* Extracted text *
------

What's impressive, though, if not outright astonishing, is the efficiency with which he's putting the ball in the basket. So far, Kobe's shooting 59.7 percent from the field, 52.9 percent from three and 94.7 percent from the free-throw line, all of which would stand as career-highs by a mile-and-a-half if they were to stand up for the rest of the season.
Chances are they won't, though it's worth noting that his shots are coming easier than they have in quite some time, thanks in no small part to Dwight Howard demanding defensive attention in the middle for the Lakers.
Then again, if Kobe's shooting this well with a badly strained foot, a lack of inside looks and an offense that was uneven at times during the first week of the season, imagine how well he'll play once he heals up and his teammates get on the same page. In the meantime, he'll have his run of the joint until Steve Nash returns from a fractured fibula.
No wonder the Mamba's now talking about playing until he's 40.
The San Antonio Spurs sport the best record in the NBA, and Tony Parker is playing like an MVP.
What else is new?
The fleet-footed Frenchman opened the season with clutch shots in consecutive games—a go-ahead three against the New Orleans Hornets and a game-winner (preceded by an equalizing three) against the Oklahoma City Thunder.
His overall numbers (20.3 points, nine assists, 2.7 rebounds) aren't too shabby, either.

------

* Dataset extract *

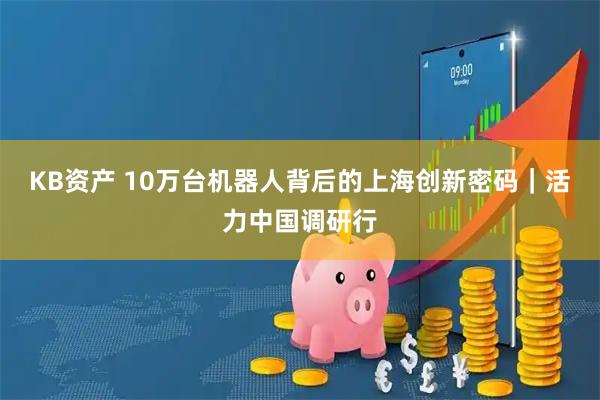 KB资产 10万台机器人背后的上海创新密码｜活力中国调研行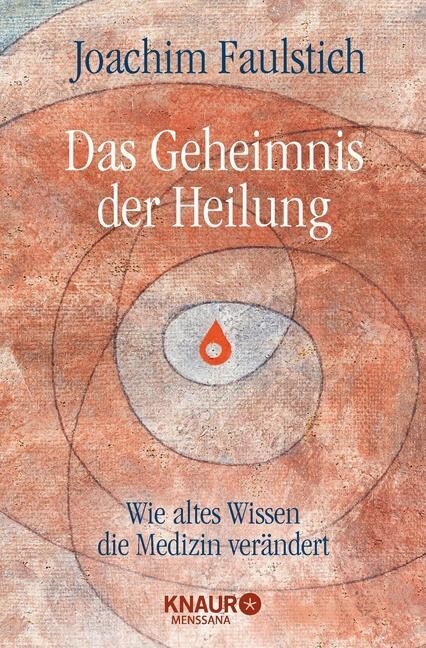 Das Geheimnis der Heilung (Paperback)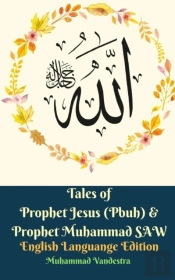 Tales Of Prophet Jesus (Pbuh) & Prophet Muhammad Saw English Languange Edition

------

* Exercise tasks *
1. From the basketball text, write out everything from "Then again, if" down to "else is new?".
2. Answer these questions from the basketball text:
(a) What free-throw percentage is Kobe shooting so far?
(b) What injury is Steve Nash returning from?
(c) How many assists is Tony Parker averaging?

* Numbered answers *
1.
Then again, if Kobe's shooting this well with a badly strained foot, a lack of inside looks and an offense that was uneven at times during the first week of the season, imagine how well he'll play once he heals up and his teammates get on the same page. In the meantime, he'll have his run of the joint until Steve Nash returns from a fractured fibula.
No wonder the Mamba's now talking about playing until he's 40.
The San Antonio Spurs sport the best record in the NBA, and Tony Parker is playing like an MVP.
What else is new?

2.
(a) 94.7 percent
(b) A fractured fibula
(c) Nine